We could not map the genome sequences of clade 1 strains to the reference plasmid p94 (0% coverage), indicating the absence of type I plasmids in ST463 clones outside of China. Using BLAST (https://blast.ncbi.nlm.nih.gov), we retrieved 40 homologous plasmids that had >50% coverage and >95% identity to p94; all were type I plasmids carried by 14 different P. aeruginosa STs (Appendix Figure 4), suggesting an extensive horizontal transfer of type I plasmids within a narrow host range. Plasmid phylogeny revealed that all blaKPC-2–encoding plasmids clustered together in an independent branch, and separation of that branch from closely related blaKPC-2–negative plasmids might be associated with acquisition of blaKPC-2 (Appendix Figure 5). The presence of multiple copies of IS26 in the blaKPC-2–adjacent region beyond the core platform indicated a critical role for IS26 elements in remodeling and resistance evolution of type I plasmids in the ST463 lineage (Appendix Figure 4) (7). We deduced an underlying evolutionary pathway: an ST463 P. aeruginosa progenitor initially acquired a highly transferable type I plasmid, which subsequently evolved into a resistance plasmid through IS26-mediated insertion events involving a blaKPC-2–carrying region, then by chromosomal integration of blaAFM-1 to form KPC-2–AFM-1 CRPA. To further verify this hypothesis, we conducted a genomic comparison between ZY94 and the 1755 strain, which carried neither blaKPC nor blaAFM but was phylogenetically closest to the KPC-2–AFM-1 CRPA cluster (Figure 1). The genome of 1755 was also composed of 1 chromosome and 1 plasmid (p1755). Plasmid p94 was highly homologous (coverage 81%, identity 99.76%) to p1755 and might have evolved from p1755 via IS26-mediated intermolecular transposition of a blaKPC-2–carrying translocatable unit that targeted an existing copy of IS26 (Appendix Figure 6, panel A). Comparisons between their chromosomes identified a redundant blaAFM-1–containing, multidrug-resistance fragment bracketed by IS5564 in the same orientation, which was flanked by two 6-bp (GCTAGA) target site duplications (Appendix Figure 6, panel B), indicating a site-specific insertion event.

All 8 isolates were resistant to β-lactams and β-lactam/β-lactamase inhibitors, including carbapenems, ceftazidime/avibactam, fluoroquinolones, and gentamicin, and were only susceptible to amikacin and intermediately susceptible to colistin.
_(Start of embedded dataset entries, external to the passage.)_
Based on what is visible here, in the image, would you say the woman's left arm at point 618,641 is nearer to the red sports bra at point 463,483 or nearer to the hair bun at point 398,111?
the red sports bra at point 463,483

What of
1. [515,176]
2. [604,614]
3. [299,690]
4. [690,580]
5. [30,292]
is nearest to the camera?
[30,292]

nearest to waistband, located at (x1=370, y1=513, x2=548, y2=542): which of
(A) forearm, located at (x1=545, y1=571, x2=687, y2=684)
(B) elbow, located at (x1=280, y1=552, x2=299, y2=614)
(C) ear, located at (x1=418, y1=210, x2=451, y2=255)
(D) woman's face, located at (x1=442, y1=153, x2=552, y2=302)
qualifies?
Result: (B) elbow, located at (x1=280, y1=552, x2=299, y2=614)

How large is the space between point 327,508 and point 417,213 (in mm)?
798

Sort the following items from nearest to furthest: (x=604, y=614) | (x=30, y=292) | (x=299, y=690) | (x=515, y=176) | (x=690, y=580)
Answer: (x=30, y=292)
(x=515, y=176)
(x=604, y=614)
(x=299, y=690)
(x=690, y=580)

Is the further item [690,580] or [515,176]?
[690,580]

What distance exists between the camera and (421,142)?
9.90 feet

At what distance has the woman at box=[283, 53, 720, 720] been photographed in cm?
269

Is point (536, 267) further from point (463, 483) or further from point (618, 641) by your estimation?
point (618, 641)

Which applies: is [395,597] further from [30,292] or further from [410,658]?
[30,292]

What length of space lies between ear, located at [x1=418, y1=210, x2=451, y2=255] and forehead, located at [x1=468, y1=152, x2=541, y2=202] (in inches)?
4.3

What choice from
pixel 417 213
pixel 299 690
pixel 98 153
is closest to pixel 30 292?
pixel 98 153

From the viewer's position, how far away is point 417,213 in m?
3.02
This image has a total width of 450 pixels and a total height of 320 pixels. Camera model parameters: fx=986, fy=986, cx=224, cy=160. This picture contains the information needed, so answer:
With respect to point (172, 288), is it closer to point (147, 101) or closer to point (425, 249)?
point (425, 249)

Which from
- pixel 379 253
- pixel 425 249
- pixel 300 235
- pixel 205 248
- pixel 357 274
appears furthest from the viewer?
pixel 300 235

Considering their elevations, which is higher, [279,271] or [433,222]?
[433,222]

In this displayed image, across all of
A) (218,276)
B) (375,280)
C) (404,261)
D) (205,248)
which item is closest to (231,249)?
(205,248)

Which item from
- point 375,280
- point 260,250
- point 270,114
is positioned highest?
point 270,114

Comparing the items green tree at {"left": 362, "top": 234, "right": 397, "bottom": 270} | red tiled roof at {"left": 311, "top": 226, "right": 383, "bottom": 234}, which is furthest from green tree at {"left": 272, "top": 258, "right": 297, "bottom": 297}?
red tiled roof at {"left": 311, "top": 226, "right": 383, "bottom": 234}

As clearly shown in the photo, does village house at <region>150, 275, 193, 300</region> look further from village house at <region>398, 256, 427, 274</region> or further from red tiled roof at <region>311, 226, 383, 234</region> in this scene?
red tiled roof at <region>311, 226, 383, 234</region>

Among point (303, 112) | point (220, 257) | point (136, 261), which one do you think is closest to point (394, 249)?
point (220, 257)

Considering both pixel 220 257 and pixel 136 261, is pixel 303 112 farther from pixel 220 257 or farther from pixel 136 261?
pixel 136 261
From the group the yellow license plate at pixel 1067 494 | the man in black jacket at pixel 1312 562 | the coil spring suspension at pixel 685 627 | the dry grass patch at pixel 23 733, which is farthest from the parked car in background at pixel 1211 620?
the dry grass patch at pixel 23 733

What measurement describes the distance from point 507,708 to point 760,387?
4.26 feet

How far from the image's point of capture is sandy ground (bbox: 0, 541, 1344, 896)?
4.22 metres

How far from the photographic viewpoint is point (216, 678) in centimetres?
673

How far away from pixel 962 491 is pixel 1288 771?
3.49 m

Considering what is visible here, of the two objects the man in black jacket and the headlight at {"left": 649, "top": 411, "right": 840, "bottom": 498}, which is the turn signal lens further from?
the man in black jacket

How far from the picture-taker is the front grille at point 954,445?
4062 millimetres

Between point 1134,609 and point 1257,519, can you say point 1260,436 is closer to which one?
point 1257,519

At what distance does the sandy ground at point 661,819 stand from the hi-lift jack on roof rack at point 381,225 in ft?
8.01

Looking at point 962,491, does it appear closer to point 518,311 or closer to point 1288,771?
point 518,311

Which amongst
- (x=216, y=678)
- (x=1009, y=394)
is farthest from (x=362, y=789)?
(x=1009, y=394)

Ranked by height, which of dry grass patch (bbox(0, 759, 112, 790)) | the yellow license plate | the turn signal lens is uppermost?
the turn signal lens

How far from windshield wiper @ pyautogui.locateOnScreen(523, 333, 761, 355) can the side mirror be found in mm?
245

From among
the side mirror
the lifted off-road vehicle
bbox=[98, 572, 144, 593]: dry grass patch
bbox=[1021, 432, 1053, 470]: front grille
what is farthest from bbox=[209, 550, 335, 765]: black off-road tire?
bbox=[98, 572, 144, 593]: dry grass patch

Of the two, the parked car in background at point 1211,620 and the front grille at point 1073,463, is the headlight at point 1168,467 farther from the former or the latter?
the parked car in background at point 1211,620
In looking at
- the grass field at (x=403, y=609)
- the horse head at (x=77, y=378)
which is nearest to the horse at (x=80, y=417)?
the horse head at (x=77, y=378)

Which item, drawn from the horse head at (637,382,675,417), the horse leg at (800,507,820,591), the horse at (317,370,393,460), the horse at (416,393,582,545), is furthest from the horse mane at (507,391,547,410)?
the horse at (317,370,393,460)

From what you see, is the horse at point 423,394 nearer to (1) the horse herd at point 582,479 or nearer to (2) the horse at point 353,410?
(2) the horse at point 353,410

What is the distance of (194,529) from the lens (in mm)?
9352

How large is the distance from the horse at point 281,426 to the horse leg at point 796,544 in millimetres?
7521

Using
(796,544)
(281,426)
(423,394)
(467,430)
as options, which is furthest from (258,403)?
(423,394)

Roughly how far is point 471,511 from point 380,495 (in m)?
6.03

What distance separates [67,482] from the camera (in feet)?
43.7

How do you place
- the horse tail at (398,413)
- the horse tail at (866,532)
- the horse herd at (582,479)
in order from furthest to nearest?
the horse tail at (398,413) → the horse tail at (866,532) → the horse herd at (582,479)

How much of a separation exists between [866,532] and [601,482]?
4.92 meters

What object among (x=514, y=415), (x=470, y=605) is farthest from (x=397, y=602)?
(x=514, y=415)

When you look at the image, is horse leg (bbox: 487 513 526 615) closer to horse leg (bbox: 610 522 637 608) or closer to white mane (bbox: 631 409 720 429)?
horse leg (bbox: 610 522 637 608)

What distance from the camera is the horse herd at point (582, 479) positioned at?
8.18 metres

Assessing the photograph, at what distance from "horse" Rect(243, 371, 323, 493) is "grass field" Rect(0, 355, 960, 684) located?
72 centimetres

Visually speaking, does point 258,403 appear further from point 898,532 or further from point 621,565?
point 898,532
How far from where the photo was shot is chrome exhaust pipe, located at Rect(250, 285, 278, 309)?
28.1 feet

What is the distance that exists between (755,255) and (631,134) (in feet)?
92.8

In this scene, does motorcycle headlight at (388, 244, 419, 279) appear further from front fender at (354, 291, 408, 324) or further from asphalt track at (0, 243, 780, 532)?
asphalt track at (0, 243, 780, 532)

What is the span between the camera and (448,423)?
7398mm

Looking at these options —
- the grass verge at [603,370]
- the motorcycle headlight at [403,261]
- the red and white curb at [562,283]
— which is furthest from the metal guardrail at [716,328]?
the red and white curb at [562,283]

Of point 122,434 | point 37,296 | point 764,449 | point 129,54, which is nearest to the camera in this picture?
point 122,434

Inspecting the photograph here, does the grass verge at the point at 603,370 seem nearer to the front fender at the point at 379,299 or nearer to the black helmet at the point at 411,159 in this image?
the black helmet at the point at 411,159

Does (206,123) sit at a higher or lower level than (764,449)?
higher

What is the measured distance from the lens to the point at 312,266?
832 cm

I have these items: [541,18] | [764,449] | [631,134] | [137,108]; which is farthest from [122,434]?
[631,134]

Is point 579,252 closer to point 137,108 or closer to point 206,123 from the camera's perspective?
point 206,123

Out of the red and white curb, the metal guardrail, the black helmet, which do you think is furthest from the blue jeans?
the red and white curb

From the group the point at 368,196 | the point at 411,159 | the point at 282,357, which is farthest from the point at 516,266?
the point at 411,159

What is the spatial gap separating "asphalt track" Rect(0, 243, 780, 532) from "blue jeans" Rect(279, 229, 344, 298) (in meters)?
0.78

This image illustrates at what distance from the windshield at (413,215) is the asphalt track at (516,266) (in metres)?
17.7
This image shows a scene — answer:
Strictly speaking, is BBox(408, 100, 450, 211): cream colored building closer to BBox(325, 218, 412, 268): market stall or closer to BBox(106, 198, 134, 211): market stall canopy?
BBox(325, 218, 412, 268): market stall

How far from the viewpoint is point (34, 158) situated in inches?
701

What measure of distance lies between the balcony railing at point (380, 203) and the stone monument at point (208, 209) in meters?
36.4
We observed synergistic inhibitory effects against all 8 strains when we used combinations of ceftazidime/avibactam and aztreonam (Appendix Table 1). Compared with P. aeruginosa strain ATCC27853, all strains showed 4-fold higher MICs for chlorhexidine, a commonly used medical disinfectant, suggesting chlorhexidine tolerance (Appendix Table 1) (8).

Figure 2

Desiccation tolerance and virulence analyses of Pseudomonas aeruginosa high-risk sequence type 463 co-producing KPC-2 and AFM-1 carbapenemases, China, 2020–2022. A) Carbapenem-resistant P. aeruginosa strains ZY94 and ZY1214 isolated from hospital patients in China were evaluated for desiccation tolerance. Results are given as mean (SD) CFU/mL for each isolate before and after 8 days of desiccation. Laboratory reference strain PAO1 and P. aeruginosa NDTH6412, which belongs to high-risk international sequence type 235, were used as controls. B) Virulence was determined by using Kaplan-Meier survival curves of mice intraperitoneally challenged with 1 × 107 CFUs of strain ZY94 or ZY1214, hypervirulent strain PA14, or nonvirulent P. aeruginosa strain ATCC9027. Mice (10 per group) were monitored for 5 days and the number of dead mice was assessed each day. Mantel-Cox log rank tests were used to calculate p values for survival curve comparisons between the different strains. AFM, Alcaligenes faecalis metallo-β-lactamase; CFUs, colony forming units; KPC, Klebsiella pneumoniae carbapenemase.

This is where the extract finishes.